Mitchell Cancer Institute’s Research on NAD Featured in National Journal’s Special Issue


Mitchell Cancer Institute’s Research on NAD+ Featured in National Journal’s Special Issue 

 

Mobile, Al. (December 7, 2020) -- USA Health Mitchell Cancer Institute (MCI) scientists have extensively researched nicotinamide adenine dinucleotide, or NAD+, and the role it plays in cancer research and treatment effectiveness for patients.

 

NAD+, also known as an energy molecule, is essential for the survival of every cell in the body. The article titled "NAD+ mediated regulation of mammalian base excision repair,” describes several cell pathways that are influenced by NAD+ that can cause cells to become damaged or mutate. The work was highlighted in the October special issue of the scientific journal, DNA Repair.

 

The article also explores how NAD+ helps to maintain an intact genome in each cell in the body. Genomes, comprised of DNA, are a complete set of genetic instructions. Each genome contains all the information needed to build an organism and allow it to grow and develop.

 

"NAD+ is a vitamin B3-related molecule. It is critical for the role it plays in the body’s metabolism and maintaining our genome, which is crucial for patients battling cancer,” said Robert W. Sobol, Ph.D., professor of pharmacology at the University of South Alabama College of Medicine and chief of the Molecular & Metabolic Oncology Program at the Mitchell Cancer Institute.

> _Requirement A_
List every institution, college, or program that the news release on the Mitchell Cancer Institute's NAD+ research names.
> _Requirement B_
Extend the news release on the Mitchell Cancer Institute's NAD+ research, picking up after its final sentence.
The records that follow were taken from a separate source unrelated to the news release.

> _Data supplied_

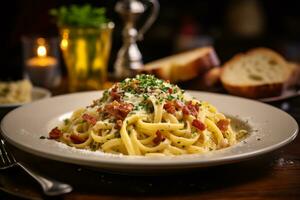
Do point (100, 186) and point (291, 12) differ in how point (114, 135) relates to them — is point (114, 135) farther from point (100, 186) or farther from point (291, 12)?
point (291, 12)

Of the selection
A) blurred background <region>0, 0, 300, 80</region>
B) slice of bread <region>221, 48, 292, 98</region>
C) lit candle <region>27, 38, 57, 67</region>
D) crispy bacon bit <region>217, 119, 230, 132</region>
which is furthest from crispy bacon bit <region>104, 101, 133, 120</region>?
blurred background <region>0, 0, 300, 80</region>

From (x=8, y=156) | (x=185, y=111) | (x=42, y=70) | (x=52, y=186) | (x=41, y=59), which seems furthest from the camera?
(x=41, y=59)

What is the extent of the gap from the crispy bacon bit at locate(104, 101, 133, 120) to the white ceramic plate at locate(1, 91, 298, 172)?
0.97 ft

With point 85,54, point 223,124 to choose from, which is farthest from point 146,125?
point 85,54

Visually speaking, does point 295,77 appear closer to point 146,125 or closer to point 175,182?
point 146,125

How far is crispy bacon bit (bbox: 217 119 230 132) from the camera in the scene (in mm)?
2418

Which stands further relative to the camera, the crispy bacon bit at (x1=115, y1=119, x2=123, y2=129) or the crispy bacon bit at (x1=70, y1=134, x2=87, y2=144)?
the crispy bacon bit at (x1=70, y1=134, x2=87, y2=144)

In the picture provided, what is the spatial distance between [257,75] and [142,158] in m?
1.95

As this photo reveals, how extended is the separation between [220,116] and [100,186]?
830 mm

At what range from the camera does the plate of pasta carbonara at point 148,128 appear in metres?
2.07

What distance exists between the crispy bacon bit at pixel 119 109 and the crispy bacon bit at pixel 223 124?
16.2 inches

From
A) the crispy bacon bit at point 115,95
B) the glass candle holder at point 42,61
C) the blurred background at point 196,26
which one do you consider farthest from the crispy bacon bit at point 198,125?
the blurred background at point 196,26

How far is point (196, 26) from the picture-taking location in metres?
7.42

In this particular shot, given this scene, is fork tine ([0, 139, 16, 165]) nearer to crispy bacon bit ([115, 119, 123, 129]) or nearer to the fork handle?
the fork handle
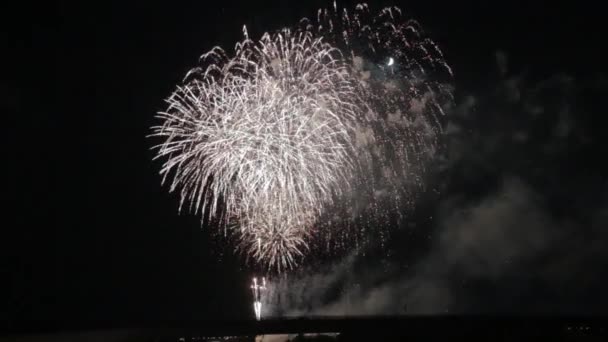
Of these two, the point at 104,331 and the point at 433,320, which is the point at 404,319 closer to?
the point at 433,320

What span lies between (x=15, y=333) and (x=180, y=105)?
1680cm

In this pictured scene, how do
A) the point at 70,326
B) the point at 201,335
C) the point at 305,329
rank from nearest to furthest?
the point at 70,326 → the point at 201,335 → the point at 305,329

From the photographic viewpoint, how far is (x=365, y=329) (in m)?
39.9

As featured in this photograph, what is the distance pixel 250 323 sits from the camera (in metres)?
38.2

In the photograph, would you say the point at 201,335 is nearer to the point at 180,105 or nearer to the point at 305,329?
the point at 305,329

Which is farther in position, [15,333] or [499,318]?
[499,318]

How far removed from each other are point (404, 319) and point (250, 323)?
12.3 m

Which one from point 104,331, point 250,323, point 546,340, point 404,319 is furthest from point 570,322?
point 104,331

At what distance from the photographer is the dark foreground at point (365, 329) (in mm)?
32094

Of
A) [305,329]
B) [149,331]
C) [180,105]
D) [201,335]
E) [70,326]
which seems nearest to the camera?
[180,105]

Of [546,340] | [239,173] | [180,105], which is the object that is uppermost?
[180,105]

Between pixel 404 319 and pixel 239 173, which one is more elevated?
pixel 239 173

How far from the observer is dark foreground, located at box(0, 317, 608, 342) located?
1264 inches

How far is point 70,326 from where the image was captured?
3103cm
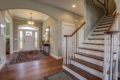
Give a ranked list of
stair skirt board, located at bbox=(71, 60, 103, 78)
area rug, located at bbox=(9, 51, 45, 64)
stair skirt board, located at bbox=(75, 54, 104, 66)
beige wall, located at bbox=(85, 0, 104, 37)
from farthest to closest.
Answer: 1. area rug, located at bbox=(9, 51, 45, 64)
2. beige wall, located at bbox=(85, 0, 104, 37)
3. stair skirt board, located at bbox=(75, 54, 104, 66)
4. stair skirt board, located at bbox=(71, 60, 103, 78)

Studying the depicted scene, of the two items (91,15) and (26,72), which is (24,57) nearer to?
(26,72)

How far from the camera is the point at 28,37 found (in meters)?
6.23

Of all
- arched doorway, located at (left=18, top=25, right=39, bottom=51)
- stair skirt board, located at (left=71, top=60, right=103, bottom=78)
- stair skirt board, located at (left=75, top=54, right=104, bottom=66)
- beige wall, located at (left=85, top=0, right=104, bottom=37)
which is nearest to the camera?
stair skirt board, located at (left=71, top=60, right=103, bottom=78)

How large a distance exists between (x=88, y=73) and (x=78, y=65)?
0.42 m

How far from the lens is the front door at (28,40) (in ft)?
19.4

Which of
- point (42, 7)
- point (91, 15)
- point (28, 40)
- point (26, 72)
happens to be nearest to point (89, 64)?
point (26, 72)

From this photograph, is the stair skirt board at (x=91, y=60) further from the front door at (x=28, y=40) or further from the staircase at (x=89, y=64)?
the front door at (x=28, y=40)

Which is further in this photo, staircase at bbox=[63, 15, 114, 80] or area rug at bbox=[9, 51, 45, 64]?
area rug at bbox=[9, 51, 45, 64]

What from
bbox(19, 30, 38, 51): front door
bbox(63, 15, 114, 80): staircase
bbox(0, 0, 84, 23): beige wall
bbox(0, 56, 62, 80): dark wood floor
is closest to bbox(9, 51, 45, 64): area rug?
bbox(0, 56, 62, 80): dark wood floor

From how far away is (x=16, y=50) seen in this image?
558cm

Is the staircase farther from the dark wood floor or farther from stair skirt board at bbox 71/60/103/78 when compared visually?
the dark wood floor

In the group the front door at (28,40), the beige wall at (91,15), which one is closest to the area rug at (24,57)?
the front door at (28,40)

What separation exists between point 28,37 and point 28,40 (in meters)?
0.29

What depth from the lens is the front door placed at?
5.92m
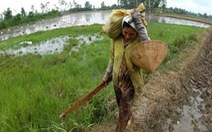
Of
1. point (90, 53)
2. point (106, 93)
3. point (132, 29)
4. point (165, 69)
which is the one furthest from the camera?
point (90, 53)

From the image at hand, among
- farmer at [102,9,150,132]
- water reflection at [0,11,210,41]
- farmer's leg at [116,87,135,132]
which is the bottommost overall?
water reflection at [0,11,210,41]

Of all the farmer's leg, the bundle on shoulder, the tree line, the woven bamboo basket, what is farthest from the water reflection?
the woven bamboo basket

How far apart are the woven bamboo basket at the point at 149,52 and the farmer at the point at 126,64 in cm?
9

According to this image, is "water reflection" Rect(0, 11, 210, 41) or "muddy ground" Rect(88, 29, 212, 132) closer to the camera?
"muddy ground" Rect(88, 29, 212, 132)

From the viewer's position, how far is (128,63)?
2.49 metres

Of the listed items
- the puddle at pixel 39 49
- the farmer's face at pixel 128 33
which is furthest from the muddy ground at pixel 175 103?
the puddle at pixel 39 49

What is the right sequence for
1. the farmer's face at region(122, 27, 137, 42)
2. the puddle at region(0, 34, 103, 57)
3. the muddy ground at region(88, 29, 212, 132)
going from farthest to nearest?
the puddle at region(0, 34, 103, 57), the muddy ground at region(88, 29, 212, 132), the farmer's face at region(122, 27, 137, 42)

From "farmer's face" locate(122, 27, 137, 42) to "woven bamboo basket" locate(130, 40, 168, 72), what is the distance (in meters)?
0.20

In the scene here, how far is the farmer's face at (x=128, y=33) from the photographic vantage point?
2.36 metres

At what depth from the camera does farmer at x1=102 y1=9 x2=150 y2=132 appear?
7.50 ft

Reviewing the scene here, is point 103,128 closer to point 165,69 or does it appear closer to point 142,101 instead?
point 142,101

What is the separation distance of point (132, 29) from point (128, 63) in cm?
33

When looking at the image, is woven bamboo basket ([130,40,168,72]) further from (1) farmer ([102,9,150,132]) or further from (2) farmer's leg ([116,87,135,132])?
(2) farmer's leg ([116,87,135,132])

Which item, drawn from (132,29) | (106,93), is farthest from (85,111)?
(132,29)
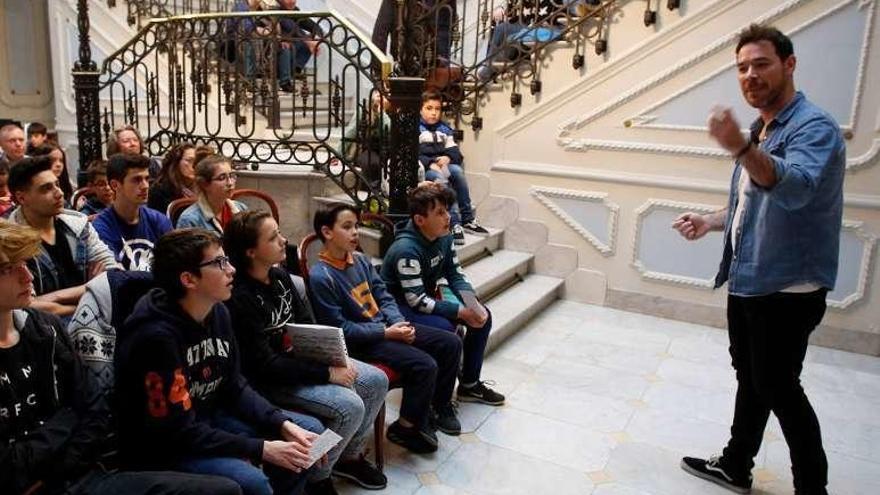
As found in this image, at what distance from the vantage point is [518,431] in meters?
3.07

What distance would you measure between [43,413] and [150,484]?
32cm

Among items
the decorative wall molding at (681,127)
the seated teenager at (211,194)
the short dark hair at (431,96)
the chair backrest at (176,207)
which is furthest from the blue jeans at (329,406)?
the decorative wall molding at (681,127)

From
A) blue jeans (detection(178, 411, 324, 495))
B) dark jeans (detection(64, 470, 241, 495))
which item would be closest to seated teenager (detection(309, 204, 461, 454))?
blue jeans (detection(178, 411, 324, 495))

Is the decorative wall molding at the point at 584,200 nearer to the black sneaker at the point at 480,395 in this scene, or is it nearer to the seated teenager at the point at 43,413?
the black sneaker at the point at 480,395

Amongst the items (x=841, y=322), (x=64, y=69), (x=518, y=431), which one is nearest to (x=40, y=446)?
(x=518, y=431)

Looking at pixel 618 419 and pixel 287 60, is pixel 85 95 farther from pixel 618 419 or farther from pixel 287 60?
pixel 618 419

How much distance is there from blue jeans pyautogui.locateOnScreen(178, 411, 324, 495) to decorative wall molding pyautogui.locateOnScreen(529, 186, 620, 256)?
3.11 m

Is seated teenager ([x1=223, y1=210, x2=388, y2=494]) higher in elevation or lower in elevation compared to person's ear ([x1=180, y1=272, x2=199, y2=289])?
lower

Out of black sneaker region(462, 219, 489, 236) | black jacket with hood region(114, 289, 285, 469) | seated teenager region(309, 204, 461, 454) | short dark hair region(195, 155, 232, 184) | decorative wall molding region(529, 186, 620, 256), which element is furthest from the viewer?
black sneaker region(462, 219, 489, 236)

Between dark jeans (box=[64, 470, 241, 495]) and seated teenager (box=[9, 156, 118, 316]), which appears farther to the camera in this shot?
seated teenager (box=[9, 156, 118, 316])

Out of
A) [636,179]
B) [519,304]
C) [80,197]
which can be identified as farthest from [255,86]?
[636,179]

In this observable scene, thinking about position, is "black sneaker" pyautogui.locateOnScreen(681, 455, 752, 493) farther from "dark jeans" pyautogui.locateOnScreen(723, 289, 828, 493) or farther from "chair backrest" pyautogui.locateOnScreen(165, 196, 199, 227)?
"chair backrest" pyautogui.locateOnScreen(165, 196, 199, 227)

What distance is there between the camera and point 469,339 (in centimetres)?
327

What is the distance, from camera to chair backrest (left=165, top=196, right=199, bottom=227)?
123 inches
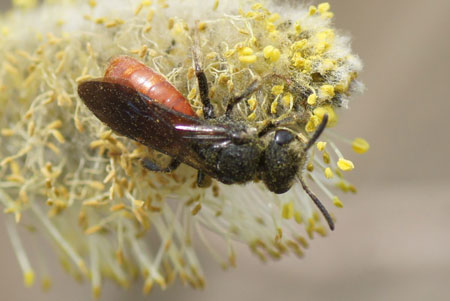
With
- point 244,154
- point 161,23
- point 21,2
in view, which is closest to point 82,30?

> _Final answer A_
- USA Health Mitchell Cancer Institute (MCI)
- University of South Alabama College of Medicine
- Molecular & Metabolic Oncology Program at the Mitchell Cancer Institute

> _Final answer B_
 

MCI researchers are using their findings to better understand why some cancer treatment responses may be affected differently depending on the patient’s vitamin B3 dietary intake and how a cancerous tumor can grow and spread because of a patient’s metabolism.

 

"We’ve been studying NAD+ for many years at the Mitchell Cancer Institute and we’re working to find better solutions for patients with cancer and how we conduct our research,” said Sobol. "It is exciting to be featured in a national journal that showcases our work.”

 

The special issue was published to honor the editor-in-chief, Samuel H. Wilson, M.D., who has been involved in breakthrough scientific reports on DNA. The work conducted at the Mitchell Cancer Institute was chosen along with 23 research labs from around the world to contribute short review articles.

                                                                                                          

"It was a privilege to be represented in this special issue as we pay tribute to Dr. Wilson and his contributions to science,” said Sobol. "The work conducted through the Molecular & Metabolic Oncology Program focuses on the cellular mechanisms of DNA repair and metabolism and how these processes impact cancer treatment. We are guided by Dr. Wilson’s teachings and use his resources as a tool for our research.”

 

The article was written by Sobol and Kate Saville, a USA College of Medicine graduate student. Co-authors from the USA College of Medicine and MCI include Jennifer Clark, Ph.D., instructor of pharmacology, Anna Wilk, Ph.D., instructor of pharmacology, Joel Andrews, Ph.D., manager of the MCI Cellular and Bimolecular Imaging Facility, Christopher Koczor, Ph.D., instructor of pharmacology, and Greyson Rogers, an undergraduate researcher.